Miskolci – O fato é que nenhuma orientação sexual ou identificação de gênero em si própria credencia um segmento a ter prioridade às suas demandas em relação à de outros segmentos estigmatizados, tampouco garante uma perspectiva intelectualmente privilegiada, crítica em relação às normas ou apartada das expectativas de normalidade e aceitação coletiva. A transformação do gênero de um regime regulatório universal – desigual e violento para todo mundo – em uma suposta ordem “cis” serve, sobretudo, como meio de hierarquização interna dentro do coletivo político imaginário LGBTI+, garantindo o monopólio da palavra e da agenda a um de seus segmentos.
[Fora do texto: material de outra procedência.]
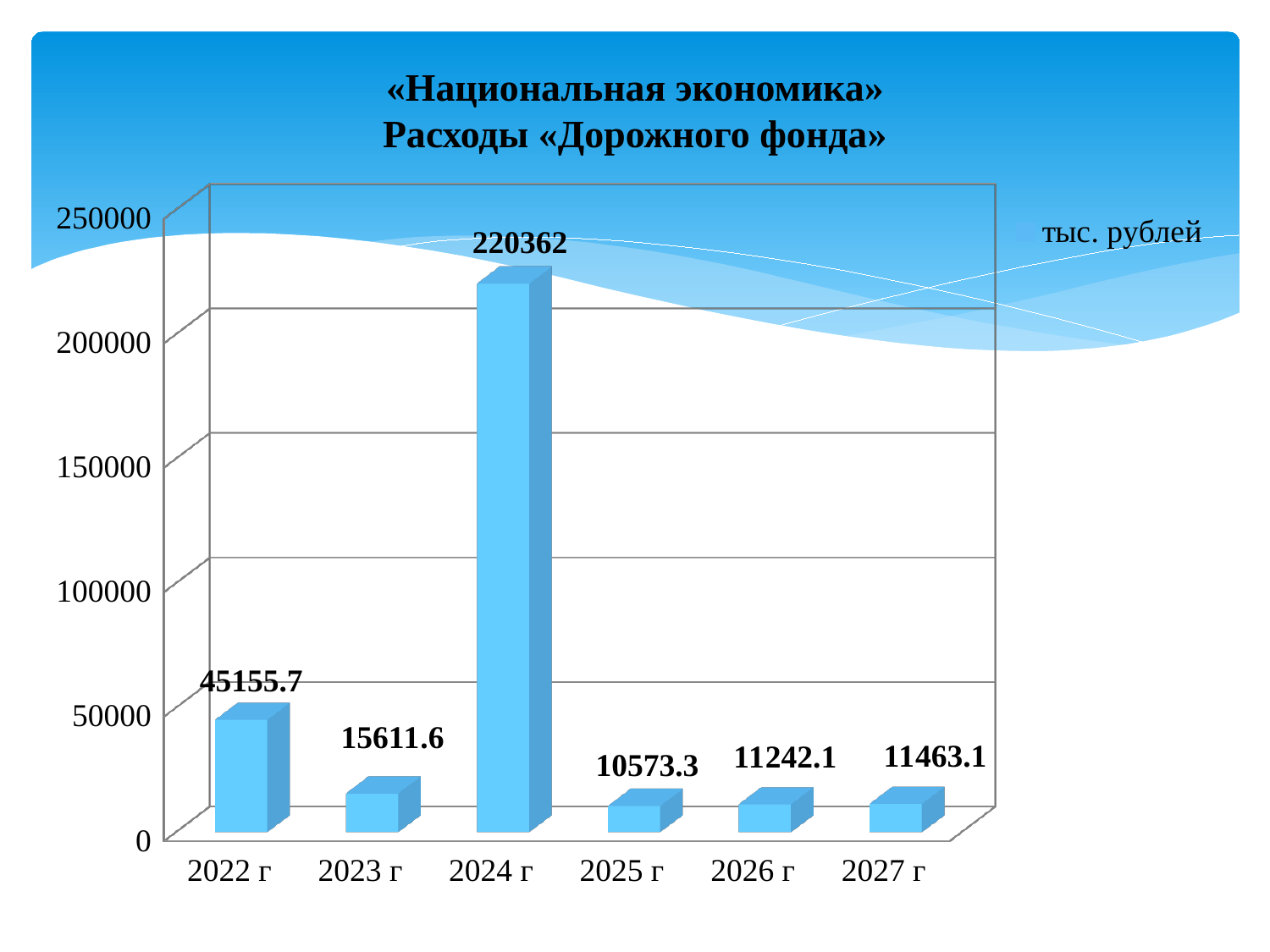
Which year has the lowest value? 2025 г What unit of measurement is indicated next to the chart? тыс. рублей Which is larger, the value for 2023 г or the value for 2025 г? 2023 г How many years are shown on the x axis? 6 What is the difference between the values for 2027 г and 2026 г? 221 Is the value for 2022 г greater or less than 50000? less What is the difference between the values for 2024 г and 2022 г? 175206.3 What kind of chart is shown on the slide? bar chart What is the value for 2024 г? 220362 What is the value for 2025 г? 10573.3 What is the value for 2022 г? 45155.7 Which year has the highest value? 2024 г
EC – Quem ganha com o debate como está posto?
Miskolci – Em suma, até o momento, a polarização política – no que se refere aos temas de gênero e sexualidade – favoreceu os conservadores na arena pública, e as respostas intelectuais ao quadro contemporâneo tenderam a uma (re)naturalização do gênero como identidade. Estudiosos do conceito e das teorias de gênero sabem como se demandou imenso trabalho acadêmico de gerações de pesquisadoras que, por décadas, lutaram para superar visões naturalizantes e/ou identitárias que agora retornam em nova embalagem. O contexto interno ao campo do ativismo e da pesquisa tornou-se tão insalubre, que muitos mudaram de área ou optaram por mapear os adversários do campo em uma empreitada que, ironicamente, reproduz a paranoia dos conservadores e suas teorias conspiratórias, apenas com sinal trocado. O cenário é marcado por expulsos, autoexilados do campo ou ainda os que, mantendo-se nele, como provável estratégia de sobrevivência, evitam discutir suas fraturas e violências internas.
EC – O que fazer?
Miskolci – Cabe acompanhar para saber qual será a composição futura do campo de pesquisa, a correlação de forças e agenda de investigação daqui a alguns anos. É provável que a área saia enfraquecida em relação ao que atingira no início deste século e não apenas por seus adversários ou um suposto complô global antigênero, mas também pelas suas divisões, fragilidades internas e opções estratégicas equivocadas.